Productivity Hack: Use Drafts in Your Email as Todo’s

todo-list

I’m a firm believer of keeping clutter to a minimum, so much so that I don’t use todo list apps any more. I kicked the habit because a) maintaining them cost me the time I saved using an app in the first place, b) you needed to learn yet another system and c) they didn’t play well when I switch devices (computer to mobile).

Since most of my communications involves me using email, I switched to a todo list that was with me all the time: my drafts. If there’s something new that comes in and I want to take care of it later, I create a dummy email in the thread (this is where Gmail’s threaded email comes in handy) and then move it to Drafts.

Some ways I use this:

  1. New notifications from work apps (Basecamp, etc) that need my action? Create a draft.
  2. Client instructions? Create a draft.
  3. New client inquiry? Create a draft.
  4. Important chores and errands? Place the todo in the subject and create a draft.
  5. Need to write a blog post? Create a… you get the point.

The beauty of it is that it frees up your inbox for the new stuff and if the email needs a response, you just need to type it in. Or you can trash the draft once you’re done.

Of course for this to work well, you should keep as few Drafts as possible.

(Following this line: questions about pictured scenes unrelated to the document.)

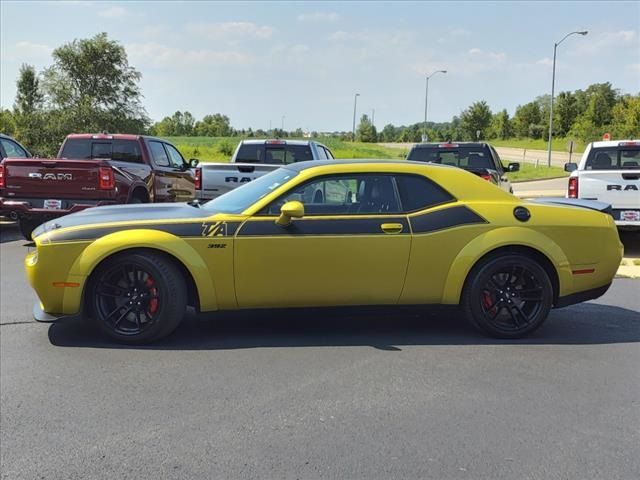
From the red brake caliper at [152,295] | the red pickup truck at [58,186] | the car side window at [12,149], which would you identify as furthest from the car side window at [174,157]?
the red brake caliper at [152,295]

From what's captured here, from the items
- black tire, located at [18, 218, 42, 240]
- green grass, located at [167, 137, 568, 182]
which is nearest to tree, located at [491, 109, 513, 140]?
green grass, located at [167, 137, 568, 182]

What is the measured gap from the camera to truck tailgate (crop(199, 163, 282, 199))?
1084 cm

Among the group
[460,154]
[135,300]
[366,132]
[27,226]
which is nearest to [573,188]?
[460,154]

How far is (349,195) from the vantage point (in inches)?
199

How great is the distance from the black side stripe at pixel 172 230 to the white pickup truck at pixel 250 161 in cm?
612

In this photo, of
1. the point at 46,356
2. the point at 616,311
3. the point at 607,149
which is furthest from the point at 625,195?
the point at 46,356

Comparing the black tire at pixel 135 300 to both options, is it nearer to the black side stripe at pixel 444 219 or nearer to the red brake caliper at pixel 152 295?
the red brake caliper at pixel 152 295

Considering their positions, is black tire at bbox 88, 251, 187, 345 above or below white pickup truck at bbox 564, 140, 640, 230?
below

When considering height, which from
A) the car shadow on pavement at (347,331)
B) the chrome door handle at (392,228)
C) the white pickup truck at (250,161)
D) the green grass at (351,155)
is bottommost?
the car shadow on pavement at (347,331)

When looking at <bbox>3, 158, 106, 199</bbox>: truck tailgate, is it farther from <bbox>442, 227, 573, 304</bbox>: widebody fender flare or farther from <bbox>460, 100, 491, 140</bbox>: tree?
<bbox>460, 100, 491, 140</bbox>: tree

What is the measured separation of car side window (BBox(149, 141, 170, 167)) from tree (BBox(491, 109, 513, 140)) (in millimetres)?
Answer: 88737

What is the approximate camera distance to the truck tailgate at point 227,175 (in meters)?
10.8

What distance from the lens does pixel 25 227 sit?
10.5 meters

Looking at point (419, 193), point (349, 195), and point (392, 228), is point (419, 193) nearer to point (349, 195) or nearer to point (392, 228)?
point (392, 228)
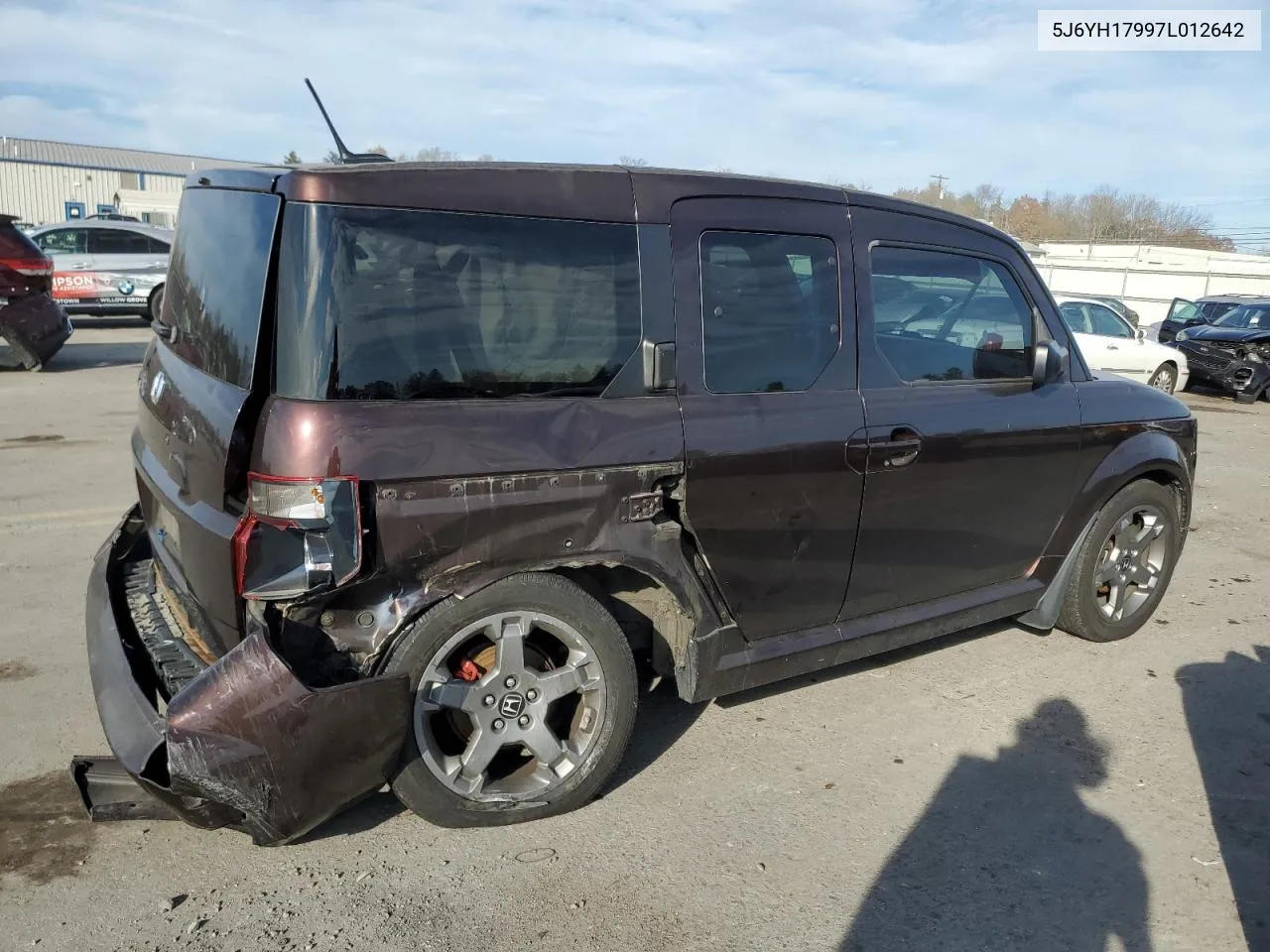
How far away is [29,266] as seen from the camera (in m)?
12.0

Five (5) at most should do the trick and you need to offload some of the emails to your other apps.

  • Meetings go to your calendar. Also, use your calendar for todo’s that you can’t do in the next day or so to offload some of the stress and thinking to your future self (your future self might not like that though).
  • Items with lots of info but no action needed (slide decks, PDFs, etc) can go to your favorite note taking app like Evernote.
  • Use filters (for Gmail users) to dump all nonessential emails to their own well-labeled folders for later review.

This works on mobile, desktop and even on another person’s computer. If most of your work is online, and I’m sure it is if you’re reading this, then you have your inbox open most of the time anyway. And Drafts sync across all devices and works even if you’re offline since it will update as soon as you go online.